Our Data & Analytics team explores key features, business benefits, industry applications, and technical capabilities of Microsoft Cortana Intelligence Suite.
Blog nine of a series.Information management is the first step to take advantage of the comprehensive big data and advanced analytics processing capabilities that Microsoft Cortana Intelligence Suite offers.
This data ingestion step is important because this it's how you will manage and store various source data in the Cortana Suite. Like other components of the Cortana Suite, Microsoft has provided a set of Azure cloud-based services that include the necessary infrastructure, platforms, software, networking facilities and more. They are all built on scalable, accessible architectures with pre-built components that make it easy for developers to focus on business solutions. Given the size and complexity of big data and associated analytics, Microsoft Cortana's Information Management capabilities help users effectively automate data processing tasks while reducing ownership costs.Cortana Suite's Information Management includes three Azure services:
- Azure Data Catalog
- Azure Data Factory
- Azure Event Hubs
Learn more about each Azure service below:
Azure Data Catalog
Azure Data Catalog is a fully, user-managed cloud service that enables users to discover needed data sources, internal or external. It also helps them understand the data sources they find. It even includes a crowdsourcing model for extended enterprise MDM solutions. Data Catalog provides capabilities for every user - from data stewards and analysts to data scientists or developers. Users are able to discover, register, manage, search, consume and document all data sources, as needed, regardless of whether the data sets are in the cloud or on-premises. By automating all of those data functions, Data Catalog facilitates self-service business intelligence (BI) by business users. In addition, Data Catalog has expanded common use cases of traditional on-premises data sets to include those in the cloud. Here's what it provides:- A documentation portal for centralized data sources such as transactional data from lines of business, analytical data from the data warehouse, marts, and data lakes
- Self-service BI and MDM such as managing enterprise data dictionary, persistent data sets, data quality assurance, data publication and reporting.

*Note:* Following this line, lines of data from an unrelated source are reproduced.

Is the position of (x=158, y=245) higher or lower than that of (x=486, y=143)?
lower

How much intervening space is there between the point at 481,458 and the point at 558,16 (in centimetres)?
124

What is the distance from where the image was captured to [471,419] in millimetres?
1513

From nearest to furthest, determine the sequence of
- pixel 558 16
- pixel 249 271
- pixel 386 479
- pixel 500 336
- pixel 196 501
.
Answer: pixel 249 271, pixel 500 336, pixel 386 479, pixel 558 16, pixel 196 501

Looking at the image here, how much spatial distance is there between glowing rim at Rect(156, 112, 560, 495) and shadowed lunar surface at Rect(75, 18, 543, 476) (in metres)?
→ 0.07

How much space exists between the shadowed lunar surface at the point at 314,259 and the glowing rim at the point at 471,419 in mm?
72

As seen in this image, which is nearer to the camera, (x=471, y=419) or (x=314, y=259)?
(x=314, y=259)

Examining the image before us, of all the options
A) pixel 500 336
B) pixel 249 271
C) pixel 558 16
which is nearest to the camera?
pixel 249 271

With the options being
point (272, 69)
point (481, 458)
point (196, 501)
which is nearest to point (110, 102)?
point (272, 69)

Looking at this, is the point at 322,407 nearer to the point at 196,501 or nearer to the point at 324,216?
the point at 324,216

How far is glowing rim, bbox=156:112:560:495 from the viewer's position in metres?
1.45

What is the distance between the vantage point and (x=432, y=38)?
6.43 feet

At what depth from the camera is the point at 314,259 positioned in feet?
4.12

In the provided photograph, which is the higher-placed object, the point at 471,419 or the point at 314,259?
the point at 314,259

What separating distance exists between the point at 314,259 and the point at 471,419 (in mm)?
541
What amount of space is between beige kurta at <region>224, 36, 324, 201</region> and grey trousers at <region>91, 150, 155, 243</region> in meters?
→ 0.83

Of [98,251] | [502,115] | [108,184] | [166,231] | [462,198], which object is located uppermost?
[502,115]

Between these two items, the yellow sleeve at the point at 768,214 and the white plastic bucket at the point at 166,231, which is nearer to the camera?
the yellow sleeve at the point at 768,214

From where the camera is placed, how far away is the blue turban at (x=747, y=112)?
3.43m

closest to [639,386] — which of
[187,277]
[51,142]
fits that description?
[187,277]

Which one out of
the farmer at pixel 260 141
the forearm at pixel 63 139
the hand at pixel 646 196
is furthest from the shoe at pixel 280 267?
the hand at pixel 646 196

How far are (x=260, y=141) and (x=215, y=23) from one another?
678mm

- Data discovery and provisionings such as managing the search, filter and registration of various source data, data ownership, data access, and data visibility.
Azure Data Factory
Another component of Cortana Suite's Information Management: Azure Data Factory is a cloud-based data integration service that orchestrates and automates the movement and transformation of data in the cloud or on-premises. Users can create automated data integration solutions using the Data Factory service that can ingest data from various data stores, transform and process the data, and publish the result data to the target data stores. Data Factory service allows users to create data pipelines that move and transform data of large scale, and then run the pipelines on a specified schedule (hourly, daily, weekly, etc.) to enable operationalized analytical solutions. It also provides rich visualizations to display the lineage and dependencies between the data pipelines and monitor all of the data pipelines from a single unified view to debug issues and set up monitoring alerts. Azure Data Factory supports the following transformation activities: HDInsight Hive, Pig, MapReduce, Hadoop Streaming, as well as Azure Machine Learning, Stored Procedure, and Data Lake Analytics. All of which can be added to the Azure cloud. Common use cases of Azure Data Factory include:- Big data processing based on HDInsight and big data stores of Azure
- Operationalized advanced analytics based on Azure scheduled operations
- Source data staging
- Source data integration
Azure Event Hubs
Cortana Suite also includes Azure Event Hubs, a data ingestion service in the Azure Cloud that works with large-scale and complex data streams from a variety of data sources. Event Hubs acts as the "front door" for an event pipeline. Once data is collected into an Event Hub, it can be transformed and stored using any real-time analytics provider or batching/storage adapters. Event Hubs decouples the production of a stream of events from the consumption of those events, so that event consumers can access the events on their own schedule. In other words, Event Hubs is an event processing service that provides event and telemetry ingress to the cloud at a massive scale, with low latency and high reliability. This service, used with other downstream services, is particularly useful in application instrumentation, user experience or workflow processing, and Internet of Things (IoT) scenarios. Different from traditional enterprise messaging, Event Hubs are oriented more towards high throughput and processing flexibility for event streams, while the former typically requires more sophisticated capabilities such as sequencing, dead-lettering, transaction support, and strong delivery assurances.Common use cases of Azure Event Hubs include:
- Live Feeds of Machine Telemetry
- Live Feeds of Traffic Conditions
- Live Feeds of Web Logs
- Live Feeds of Social Media Sentiment
- Real-time Feeds of Identity Protection